MODS is one of the leading causes of death of patients with grave disease. Amost all of MODS patients have SIRS in the development of the disease.[6] SIRS is thought to be an inevitable pathophysiological process in the development of MODS.[18] The disease will continue to progress and the body of SIRS patients will be damaged by new factors as a “second hit”. The second attack causes the waterfall-like release of inflammatory mediators until the appearance of tissue damage and organ dysfunction.[19] Inflammatory mediators play a great role in the development of SIRS to MODS. It has been confirmed that both IL-6 and TNF-α play a role in the development of SIRS.[20] In our study, a ROC curve was made for uPA, uPAR, IL-6 and TNF-α in the SIRS patients in 24 hours separately, and the results indicated that compared with IL-6 and TNF-α uPAR can also be used to diagnose MODS. We hypothesize that uPAR is essential in the development of SIRS to MODS. uPAR plays a central role in the proteolysis of endothelial cells surrounding the matrix.[9] A series of processes accelerate the occurrence of MODS in addition to the increase of vascular endothelial cell gap, destruction of endothelial integrity, interstitial edema, vascular leakage, etc.
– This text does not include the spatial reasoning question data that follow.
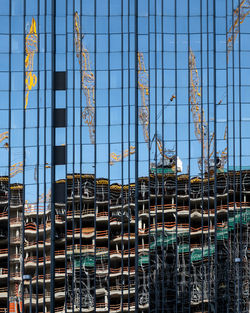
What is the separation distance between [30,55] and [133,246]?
17.4 metres

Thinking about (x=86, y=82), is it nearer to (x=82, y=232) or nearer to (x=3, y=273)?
(x=82, y=232)

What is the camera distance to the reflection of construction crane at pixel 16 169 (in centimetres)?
4044

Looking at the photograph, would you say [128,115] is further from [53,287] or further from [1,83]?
[53,287]

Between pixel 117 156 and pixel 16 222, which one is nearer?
pixel 16 222

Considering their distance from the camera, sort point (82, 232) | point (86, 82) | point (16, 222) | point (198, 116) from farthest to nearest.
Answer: point (198, 116)
point (86, 82)
point (82, 232)
point (16, 222)

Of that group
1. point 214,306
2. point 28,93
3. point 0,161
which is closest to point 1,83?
point 28,93

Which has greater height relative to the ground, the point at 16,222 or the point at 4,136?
the point at 4,136

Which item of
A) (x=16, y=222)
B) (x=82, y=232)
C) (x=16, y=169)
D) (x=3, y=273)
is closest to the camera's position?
(x=3, y=273)

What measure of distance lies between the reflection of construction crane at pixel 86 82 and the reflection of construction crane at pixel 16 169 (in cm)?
598

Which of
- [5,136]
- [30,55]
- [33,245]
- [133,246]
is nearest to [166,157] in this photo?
[133,246]

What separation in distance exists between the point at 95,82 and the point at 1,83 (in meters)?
7.46

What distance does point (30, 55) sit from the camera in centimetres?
4091

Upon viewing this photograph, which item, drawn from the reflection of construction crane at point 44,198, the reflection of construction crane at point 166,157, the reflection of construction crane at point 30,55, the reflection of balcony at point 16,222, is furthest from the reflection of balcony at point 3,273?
the reflection of construction crane at point 166,157

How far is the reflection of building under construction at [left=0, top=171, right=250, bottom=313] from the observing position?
4034cm
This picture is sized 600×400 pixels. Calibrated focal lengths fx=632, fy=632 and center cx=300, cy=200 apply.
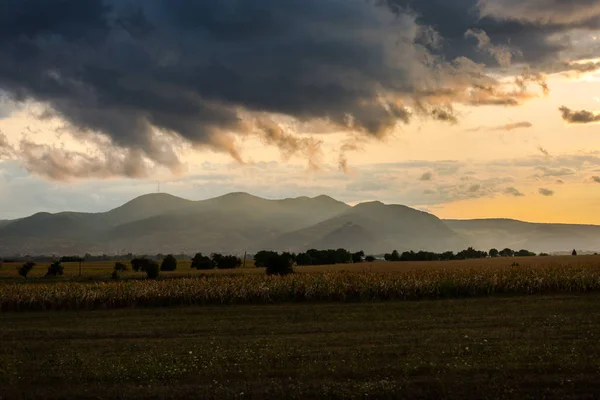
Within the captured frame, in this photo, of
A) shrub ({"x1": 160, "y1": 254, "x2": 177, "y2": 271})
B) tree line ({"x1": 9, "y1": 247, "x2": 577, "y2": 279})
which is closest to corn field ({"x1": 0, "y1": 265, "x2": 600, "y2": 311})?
tree line ({"x1": 9, "y1": 247, "x2": 577, "y2": 279})

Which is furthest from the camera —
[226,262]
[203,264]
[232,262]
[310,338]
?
[232,262]

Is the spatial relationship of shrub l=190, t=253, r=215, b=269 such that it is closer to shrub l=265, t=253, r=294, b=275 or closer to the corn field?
shrub l=265, t=253, r=294, b=275

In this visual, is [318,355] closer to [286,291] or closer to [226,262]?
[286,291]

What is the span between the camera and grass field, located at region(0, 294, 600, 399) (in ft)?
53.9

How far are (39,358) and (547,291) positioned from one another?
108 ft

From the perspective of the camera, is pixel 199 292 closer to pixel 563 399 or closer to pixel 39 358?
pixel 39 358

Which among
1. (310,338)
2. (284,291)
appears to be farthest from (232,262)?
(310,338)

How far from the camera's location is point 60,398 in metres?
16.6

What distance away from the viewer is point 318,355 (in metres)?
20.5

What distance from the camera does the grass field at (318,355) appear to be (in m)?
16.4

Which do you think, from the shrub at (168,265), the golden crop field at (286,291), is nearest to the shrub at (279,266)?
the golden crop field at (286,291)

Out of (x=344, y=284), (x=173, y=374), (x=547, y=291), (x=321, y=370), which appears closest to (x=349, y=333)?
(x=321, y=370)

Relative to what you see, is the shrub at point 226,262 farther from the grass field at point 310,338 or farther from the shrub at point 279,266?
the grass field at point 310,338

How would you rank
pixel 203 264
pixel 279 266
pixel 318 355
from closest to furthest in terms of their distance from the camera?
pixel 318 355 < pixel 279 266 < pixel 203 264
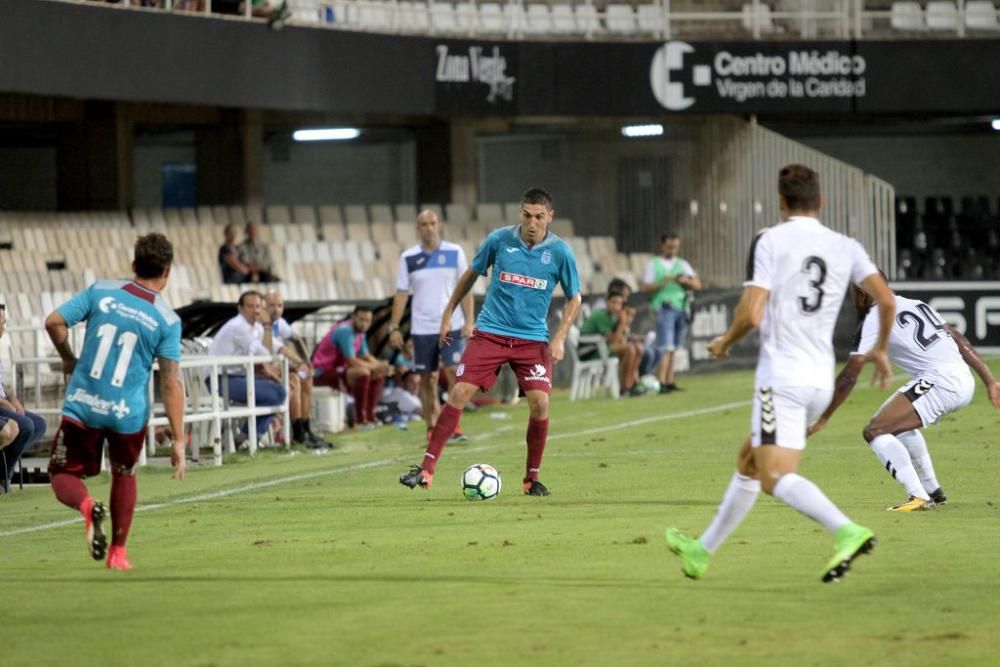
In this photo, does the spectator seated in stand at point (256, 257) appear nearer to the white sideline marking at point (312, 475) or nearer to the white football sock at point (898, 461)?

However, uPA has a lower ability to diagnose MODS than uPAR because of its different role in the process of MODS.
In conclusion, uPA and uPAR participate in the process of coagulation disorder in patients with SIRS. But the two factors have different roles in the development of SIRS. The increase of uPAR in blood may promote the development of SIRS to MODS.
Footnotes
Funding: None.
Ethical approval: The study was approved by the Ethics Committee of Wuhan Central Hospital.
Conflicts of interest: No benefits in any form have been received or will be received from a commercial party related directly or indirectly to the subjects of this article.
Contributors: Li Y proposed and wrote the first draft. All authors contributed to the design and interpretation of the study and to further drafts.